▸ Request A: List every ordinal word that the Rule of Law passage uses to number its points, in the order they appear.

▸ Page excerpt:
Thirdly, the denial of the right to counsel — denial of the right of arrested persons - to counsel and to visits from families for a period of time.

Fourthly, there is the denial of bail by the courts without adequate reasons. I am referring to the often heard request from police officers prosecuting to ask for a remand in Police custody when the accused is first produced in court. As I said once before, usually that request is granted without any inquiry, and l shall explain why it violates the Rule of Law. 

Then the one which we the Opposition have often raised — it is the fifth one — the denial of the freedom of speech and assembly. That violates the Rule of Law. And when I say about freedom of speech and assembly, of course, I am also referring to the freedom of the newspapers to publish — the freedom of the press. That is part and parcel of the freedom of speech. Sixthly, denial of reasons for executive decisions and shutting out appeals to the courts. As l shall say, now in almost every Act. one finds this denial of reasons for decisions and not allowing any recourse to the courts. Seventhly. the restrictions on the right to travel out of Singapore, the impounding of passports without an order of court. When I come to illustrate, I shall, of course, refer to the case of Mdm Teo Siew Har whose passport was detained for several months for no reason at all under the law.

Then we have the eighth on the list - the power given to the Housing and Development Board to throw out lesees or tenants without having to take them to court. That is, if ever there was one, clear violation the person's rights and the Rule of Law. Then we also have have the suspension and cancellation of people's licences by executive officials, and l have in mind,  of course, the licences of taxi drivers, without a proper judiciary enquiry.

▸ Request B: Reproduce the entries word for word, from the line containing "Order the point" through the last line of the entries, both included.

▸ Data shown:
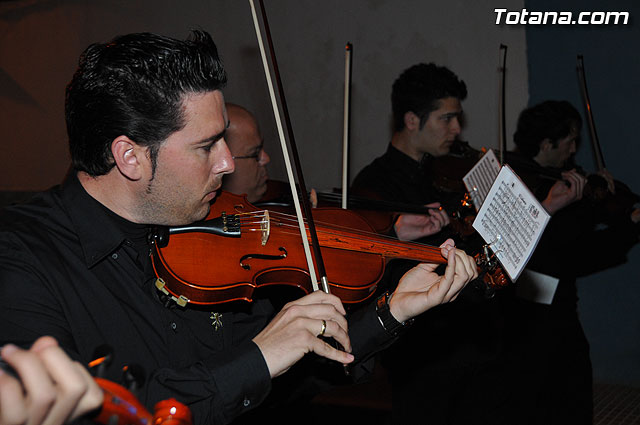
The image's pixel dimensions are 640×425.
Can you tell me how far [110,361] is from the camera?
765mm

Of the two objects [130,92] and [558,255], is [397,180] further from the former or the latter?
[130,92]

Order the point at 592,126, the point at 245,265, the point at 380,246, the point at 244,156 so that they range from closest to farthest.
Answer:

▸ Worked answer A: Thirdly, Fourthly, fifth, Sixthly, Seventhly, eighth

▸ Worked answer B:
Order the point at 592,126, the point at 245,265, the point at 380,246, the point at 244,156 so that they range from closest to farthest.
Answer:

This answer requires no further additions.